**YOUR INSTRUCTIONS:**
All lines before the one containing "category: cat", plus that line itself, are to be printed exactly as they appear below.

Stored items from a collection:

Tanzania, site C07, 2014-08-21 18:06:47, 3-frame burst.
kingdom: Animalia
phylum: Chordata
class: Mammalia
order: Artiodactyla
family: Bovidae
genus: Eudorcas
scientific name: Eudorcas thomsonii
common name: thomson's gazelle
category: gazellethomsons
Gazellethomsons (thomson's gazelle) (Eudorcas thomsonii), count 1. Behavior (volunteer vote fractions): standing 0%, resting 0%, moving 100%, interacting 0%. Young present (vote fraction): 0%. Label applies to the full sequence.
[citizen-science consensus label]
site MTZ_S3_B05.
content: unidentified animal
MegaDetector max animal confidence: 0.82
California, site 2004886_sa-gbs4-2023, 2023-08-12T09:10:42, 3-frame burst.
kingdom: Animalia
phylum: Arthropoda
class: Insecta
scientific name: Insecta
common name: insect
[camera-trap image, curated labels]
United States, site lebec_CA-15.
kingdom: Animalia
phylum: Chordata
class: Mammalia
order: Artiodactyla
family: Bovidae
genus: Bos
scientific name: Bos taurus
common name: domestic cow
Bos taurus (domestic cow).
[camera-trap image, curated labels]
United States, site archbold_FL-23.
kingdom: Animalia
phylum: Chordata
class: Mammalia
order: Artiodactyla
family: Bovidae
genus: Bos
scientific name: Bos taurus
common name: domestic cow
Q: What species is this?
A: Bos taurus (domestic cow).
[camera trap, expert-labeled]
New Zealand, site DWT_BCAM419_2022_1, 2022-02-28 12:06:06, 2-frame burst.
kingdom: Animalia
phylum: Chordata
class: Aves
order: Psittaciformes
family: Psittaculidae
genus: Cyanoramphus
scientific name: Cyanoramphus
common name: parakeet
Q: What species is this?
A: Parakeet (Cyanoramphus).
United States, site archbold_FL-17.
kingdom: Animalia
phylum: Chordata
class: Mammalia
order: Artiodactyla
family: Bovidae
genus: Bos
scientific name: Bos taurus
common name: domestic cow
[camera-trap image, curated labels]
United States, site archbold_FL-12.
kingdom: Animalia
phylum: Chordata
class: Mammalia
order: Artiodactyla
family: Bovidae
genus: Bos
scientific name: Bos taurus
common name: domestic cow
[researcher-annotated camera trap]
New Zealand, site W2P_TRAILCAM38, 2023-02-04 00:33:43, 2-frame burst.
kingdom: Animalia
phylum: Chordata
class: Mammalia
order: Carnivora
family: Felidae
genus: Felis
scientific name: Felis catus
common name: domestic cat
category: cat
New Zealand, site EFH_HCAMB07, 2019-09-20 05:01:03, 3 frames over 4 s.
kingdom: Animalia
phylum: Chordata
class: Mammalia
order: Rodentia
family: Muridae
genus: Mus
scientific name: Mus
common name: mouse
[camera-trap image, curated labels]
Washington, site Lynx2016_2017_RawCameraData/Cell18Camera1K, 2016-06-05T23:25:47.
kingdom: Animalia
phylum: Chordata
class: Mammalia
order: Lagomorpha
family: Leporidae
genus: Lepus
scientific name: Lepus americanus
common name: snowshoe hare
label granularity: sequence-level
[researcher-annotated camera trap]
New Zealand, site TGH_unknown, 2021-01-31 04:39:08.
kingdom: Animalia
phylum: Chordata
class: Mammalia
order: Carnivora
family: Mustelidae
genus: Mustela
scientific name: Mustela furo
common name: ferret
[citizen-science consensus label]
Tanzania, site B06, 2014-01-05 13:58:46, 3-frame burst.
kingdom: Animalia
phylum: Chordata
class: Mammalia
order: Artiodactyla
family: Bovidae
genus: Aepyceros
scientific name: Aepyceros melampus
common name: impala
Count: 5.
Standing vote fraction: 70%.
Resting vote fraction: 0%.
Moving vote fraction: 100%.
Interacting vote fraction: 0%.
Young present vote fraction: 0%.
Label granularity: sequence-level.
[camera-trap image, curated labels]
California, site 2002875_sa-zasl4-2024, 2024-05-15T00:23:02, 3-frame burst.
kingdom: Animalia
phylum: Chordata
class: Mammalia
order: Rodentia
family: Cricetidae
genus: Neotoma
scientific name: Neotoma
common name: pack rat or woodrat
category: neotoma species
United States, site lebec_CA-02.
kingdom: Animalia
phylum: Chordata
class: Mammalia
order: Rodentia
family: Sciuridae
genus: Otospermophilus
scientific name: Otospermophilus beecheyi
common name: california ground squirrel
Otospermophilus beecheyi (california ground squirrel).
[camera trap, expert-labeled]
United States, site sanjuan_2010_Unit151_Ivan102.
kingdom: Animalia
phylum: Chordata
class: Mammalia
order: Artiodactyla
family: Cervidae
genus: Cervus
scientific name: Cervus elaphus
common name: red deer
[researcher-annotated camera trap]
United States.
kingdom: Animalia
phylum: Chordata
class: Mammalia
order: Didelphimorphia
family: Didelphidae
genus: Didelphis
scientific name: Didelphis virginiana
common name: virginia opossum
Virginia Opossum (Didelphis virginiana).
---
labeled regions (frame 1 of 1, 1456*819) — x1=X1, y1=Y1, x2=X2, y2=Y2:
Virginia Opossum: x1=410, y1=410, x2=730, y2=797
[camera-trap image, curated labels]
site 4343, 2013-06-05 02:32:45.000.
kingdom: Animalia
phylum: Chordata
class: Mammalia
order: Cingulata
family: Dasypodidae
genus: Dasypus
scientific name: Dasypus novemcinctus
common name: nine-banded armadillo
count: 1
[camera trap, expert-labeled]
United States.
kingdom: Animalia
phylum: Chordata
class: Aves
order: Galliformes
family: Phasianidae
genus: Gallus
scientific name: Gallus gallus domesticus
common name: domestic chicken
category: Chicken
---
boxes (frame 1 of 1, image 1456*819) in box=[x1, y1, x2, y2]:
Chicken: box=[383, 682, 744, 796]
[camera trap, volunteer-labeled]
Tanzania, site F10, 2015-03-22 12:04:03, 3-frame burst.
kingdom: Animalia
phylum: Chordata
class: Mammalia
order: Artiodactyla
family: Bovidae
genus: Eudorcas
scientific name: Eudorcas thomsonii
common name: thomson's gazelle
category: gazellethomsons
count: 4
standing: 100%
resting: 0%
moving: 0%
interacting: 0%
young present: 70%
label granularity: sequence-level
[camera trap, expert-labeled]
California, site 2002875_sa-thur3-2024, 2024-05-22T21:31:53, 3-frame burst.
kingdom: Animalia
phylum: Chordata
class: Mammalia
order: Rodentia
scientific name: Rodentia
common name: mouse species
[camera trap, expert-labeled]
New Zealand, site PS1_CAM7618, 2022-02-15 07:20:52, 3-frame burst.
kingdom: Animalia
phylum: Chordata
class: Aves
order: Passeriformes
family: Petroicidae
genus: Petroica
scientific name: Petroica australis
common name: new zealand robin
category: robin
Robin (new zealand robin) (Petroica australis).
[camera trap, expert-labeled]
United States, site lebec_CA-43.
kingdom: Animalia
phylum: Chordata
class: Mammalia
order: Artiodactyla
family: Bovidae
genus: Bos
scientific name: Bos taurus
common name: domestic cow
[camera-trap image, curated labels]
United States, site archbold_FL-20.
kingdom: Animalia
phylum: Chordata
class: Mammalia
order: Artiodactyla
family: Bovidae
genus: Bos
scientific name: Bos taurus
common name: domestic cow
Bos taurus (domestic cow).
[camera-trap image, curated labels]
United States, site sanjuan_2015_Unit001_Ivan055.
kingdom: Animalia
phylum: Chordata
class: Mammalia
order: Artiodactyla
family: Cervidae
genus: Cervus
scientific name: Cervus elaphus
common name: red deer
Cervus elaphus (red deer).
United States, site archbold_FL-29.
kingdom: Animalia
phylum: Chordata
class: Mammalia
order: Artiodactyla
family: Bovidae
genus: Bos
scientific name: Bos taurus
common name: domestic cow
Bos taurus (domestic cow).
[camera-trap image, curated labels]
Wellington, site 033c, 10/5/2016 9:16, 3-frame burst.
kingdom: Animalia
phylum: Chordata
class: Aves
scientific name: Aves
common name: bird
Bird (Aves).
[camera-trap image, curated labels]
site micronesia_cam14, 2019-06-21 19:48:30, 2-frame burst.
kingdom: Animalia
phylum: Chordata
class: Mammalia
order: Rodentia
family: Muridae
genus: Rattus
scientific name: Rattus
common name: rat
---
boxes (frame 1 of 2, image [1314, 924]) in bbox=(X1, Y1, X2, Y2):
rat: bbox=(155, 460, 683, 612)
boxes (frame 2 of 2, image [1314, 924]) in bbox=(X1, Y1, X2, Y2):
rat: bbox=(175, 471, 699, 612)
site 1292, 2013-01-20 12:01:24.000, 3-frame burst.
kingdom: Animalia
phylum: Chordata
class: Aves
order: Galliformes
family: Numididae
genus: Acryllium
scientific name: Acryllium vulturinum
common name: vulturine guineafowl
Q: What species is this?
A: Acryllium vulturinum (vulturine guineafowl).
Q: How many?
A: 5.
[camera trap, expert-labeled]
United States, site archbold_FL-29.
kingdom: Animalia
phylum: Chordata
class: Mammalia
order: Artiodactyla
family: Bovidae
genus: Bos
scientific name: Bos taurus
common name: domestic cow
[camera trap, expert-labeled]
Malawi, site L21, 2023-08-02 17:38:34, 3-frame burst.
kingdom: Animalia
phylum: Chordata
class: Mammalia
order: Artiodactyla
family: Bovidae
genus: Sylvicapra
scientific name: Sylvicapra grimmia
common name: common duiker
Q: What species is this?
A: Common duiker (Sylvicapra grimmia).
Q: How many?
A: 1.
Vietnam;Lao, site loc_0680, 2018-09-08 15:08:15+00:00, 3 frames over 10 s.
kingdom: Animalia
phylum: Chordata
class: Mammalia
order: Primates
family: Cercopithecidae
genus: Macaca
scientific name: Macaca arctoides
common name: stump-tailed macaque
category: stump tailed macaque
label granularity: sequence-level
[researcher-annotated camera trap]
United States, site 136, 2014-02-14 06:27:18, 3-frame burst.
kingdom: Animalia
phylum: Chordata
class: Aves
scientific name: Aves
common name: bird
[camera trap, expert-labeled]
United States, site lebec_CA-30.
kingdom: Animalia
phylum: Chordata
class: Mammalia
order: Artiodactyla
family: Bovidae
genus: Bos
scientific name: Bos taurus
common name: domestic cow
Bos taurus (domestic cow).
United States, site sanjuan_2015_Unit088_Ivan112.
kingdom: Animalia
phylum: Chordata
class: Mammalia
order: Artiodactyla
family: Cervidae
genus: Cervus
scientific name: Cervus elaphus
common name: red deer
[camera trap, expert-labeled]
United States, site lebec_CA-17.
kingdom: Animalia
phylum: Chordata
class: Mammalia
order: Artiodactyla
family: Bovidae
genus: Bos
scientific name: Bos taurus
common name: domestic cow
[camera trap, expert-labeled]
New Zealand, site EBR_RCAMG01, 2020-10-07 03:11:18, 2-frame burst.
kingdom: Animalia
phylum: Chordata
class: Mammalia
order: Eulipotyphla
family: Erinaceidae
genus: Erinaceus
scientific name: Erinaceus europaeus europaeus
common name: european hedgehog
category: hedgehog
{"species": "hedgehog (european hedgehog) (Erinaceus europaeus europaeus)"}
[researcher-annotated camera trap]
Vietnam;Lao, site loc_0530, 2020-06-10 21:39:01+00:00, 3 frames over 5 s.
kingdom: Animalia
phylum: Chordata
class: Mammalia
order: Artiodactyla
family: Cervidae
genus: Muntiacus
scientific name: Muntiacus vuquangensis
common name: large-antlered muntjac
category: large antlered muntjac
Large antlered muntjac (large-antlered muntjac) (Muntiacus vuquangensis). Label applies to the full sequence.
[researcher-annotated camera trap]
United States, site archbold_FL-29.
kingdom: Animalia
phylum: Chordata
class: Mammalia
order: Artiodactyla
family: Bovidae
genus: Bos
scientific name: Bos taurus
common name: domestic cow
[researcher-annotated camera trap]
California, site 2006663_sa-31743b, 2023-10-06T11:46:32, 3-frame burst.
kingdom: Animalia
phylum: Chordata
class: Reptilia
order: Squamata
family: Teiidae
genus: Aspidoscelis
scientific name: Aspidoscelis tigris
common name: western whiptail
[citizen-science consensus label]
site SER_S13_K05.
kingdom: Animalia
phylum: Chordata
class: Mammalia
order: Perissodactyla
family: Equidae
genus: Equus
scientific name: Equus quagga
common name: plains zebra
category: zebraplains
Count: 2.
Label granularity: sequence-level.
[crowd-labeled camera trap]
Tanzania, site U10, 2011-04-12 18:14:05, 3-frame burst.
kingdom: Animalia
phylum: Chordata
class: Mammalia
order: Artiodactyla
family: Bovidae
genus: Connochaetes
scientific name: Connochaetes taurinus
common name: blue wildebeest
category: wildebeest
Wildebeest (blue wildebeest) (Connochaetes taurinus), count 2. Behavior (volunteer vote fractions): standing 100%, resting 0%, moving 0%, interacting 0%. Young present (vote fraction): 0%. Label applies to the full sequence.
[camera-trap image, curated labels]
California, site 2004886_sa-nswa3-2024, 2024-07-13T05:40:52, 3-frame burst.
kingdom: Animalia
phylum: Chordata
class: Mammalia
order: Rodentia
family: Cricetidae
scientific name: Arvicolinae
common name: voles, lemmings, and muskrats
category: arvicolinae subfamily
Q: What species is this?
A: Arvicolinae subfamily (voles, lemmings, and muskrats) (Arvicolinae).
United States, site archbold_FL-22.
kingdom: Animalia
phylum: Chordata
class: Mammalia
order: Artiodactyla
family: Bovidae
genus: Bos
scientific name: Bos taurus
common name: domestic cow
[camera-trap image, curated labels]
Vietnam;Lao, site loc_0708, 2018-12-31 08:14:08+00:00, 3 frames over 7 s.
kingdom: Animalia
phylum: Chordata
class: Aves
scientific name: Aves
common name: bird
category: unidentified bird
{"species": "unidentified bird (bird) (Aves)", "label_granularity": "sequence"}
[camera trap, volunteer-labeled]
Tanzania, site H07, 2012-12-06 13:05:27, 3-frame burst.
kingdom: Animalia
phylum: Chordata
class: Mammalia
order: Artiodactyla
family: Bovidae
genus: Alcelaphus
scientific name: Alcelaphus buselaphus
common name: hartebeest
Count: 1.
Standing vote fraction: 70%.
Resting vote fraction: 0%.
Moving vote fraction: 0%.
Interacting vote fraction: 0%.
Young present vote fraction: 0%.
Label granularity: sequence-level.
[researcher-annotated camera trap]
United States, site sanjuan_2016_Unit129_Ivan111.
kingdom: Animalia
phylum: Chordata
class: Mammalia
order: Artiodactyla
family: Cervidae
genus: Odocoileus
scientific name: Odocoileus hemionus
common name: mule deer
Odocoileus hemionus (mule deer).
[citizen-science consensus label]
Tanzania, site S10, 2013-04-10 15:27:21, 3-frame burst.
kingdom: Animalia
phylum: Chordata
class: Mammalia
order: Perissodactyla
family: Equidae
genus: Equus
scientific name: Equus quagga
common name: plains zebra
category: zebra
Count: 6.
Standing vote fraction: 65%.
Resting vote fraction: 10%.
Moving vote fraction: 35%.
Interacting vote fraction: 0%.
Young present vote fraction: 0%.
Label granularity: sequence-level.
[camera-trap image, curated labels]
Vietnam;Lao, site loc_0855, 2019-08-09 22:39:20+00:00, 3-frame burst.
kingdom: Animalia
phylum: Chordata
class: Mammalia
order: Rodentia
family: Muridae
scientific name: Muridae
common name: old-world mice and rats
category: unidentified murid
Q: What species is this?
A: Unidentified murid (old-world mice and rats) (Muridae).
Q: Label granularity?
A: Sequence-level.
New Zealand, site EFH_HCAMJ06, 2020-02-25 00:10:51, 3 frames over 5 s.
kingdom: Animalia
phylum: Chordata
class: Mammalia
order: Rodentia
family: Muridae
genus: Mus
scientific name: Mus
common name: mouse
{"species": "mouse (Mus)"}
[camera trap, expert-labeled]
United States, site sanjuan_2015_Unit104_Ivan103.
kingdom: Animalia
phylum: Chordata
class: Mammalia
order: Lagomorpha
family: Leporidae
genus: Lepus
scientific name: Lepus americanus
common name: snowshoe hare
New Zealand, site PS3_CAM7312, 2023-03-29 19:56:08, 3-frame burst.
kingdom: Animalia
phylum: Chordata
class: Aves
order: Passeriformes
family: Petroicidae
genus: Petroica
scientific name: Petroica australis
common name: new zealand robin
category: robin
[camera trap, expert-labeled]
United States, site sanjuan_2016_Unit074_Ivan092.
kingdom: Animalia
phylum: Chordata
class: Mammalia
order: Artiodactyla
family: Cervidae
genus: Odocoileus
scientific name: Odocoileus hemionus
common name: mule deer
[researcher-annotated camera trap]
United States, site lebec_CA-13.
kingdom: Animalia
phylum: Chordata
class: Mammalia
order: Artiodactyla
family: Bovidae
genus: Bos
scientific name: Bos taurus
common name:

**ANSWER AREA:**
Tanzania, site C07, 2014-08-21 18:06:47, 3-frame burst.
kingdom: Animalia
phylum: Chordata
class: Mammalia
order: Artiodactyla
family: Bovidae
genus: Eudorcas
scientific name: Eudorcas thomsonii
common name: thomson's gazelle
category: gazellethomsons
Gazellethomsons (thomson's gazelle) (Eudorcas thomsonii), count 1. Behavior (volunteer vote fractions): standing 0%, resting 0%, moving 100%, interacting 0%. Young present (vote fraction): 0%. Label applies to the full sequence.
[citizen-science consensus label]
site MTZ_S3_B05.
content: unidentified animal
MegaDetector max animal confidence: 0.82
California, site 2004886_sa-gbs4-2023, 2023-08-12T09:10:42, 3-frame burst.
kingdom: Animalia
phylum: Arthropoda
class: Insecta
scientific name: Insecta
common name: insect
[camera-trap image, curated labels]
United States, site lebec_CA-15.
kingdom: Animalia
phylum: Chordata
class: Mammalia
order: Artiodactyla
family: Bovidae
genus: Bos
scientific name: Bos taurus
common name: domestic cow
Bos taurus (domestic cow).
[camera-trap image, curated labels]
United States, site archbold_FL-23.
kingdom: Animalia
phylum: Chordata
class: Mammalia
order: Artiodactyla
family: Bovidae
genus: Bos
scientific name: Bos taurus
common name: domestic cow
Q: What species is this?
A: Bos taurus (domestic cow).
[camera trap, expert-labeled]
New Zealand, site DWT_BCAM419_2022_1, 2022-02-28 12:06:06, 2-frame burst.
kingdom: Animalia
phylum: Chordata
class: Aves
order: Psittaciformes
family: Psittaculidae
genus: Cyanoramphus
scientific name: Cyanoramphus
common name: parakeet
Q: What species is this?
A: Parakeet (Cyanoramphus).
United States, site archbold_FL-17.
kingdom: Animalia
phylum: Chordata
class: Mammalia
order: Artiodactyla
family: Bovidae
genus: Bos
scientific name: Bos taurus
common name: domestic cow
[camera-trap image, curated labels]
United States, site archbold_FL-12.
kingdom: Animalia
phylum: Chordata
class: Mammalia
order: Artiodactyla
family: Bovidae
genus: Bos
scientific name: Bos taurus
common name: domestic cow
[researcher-annotated camera trap]
New Zealand, site W2P_TRAILCAM38, 2023-02-04 00:33:43, 2-frame burst.
kingdom: Animalia
phylum: Chordata
class: Mammalia
order: Carnivora
family: Felidae
genus: Felis
scientific name: Felis catus
common name: domestic cat
category: cat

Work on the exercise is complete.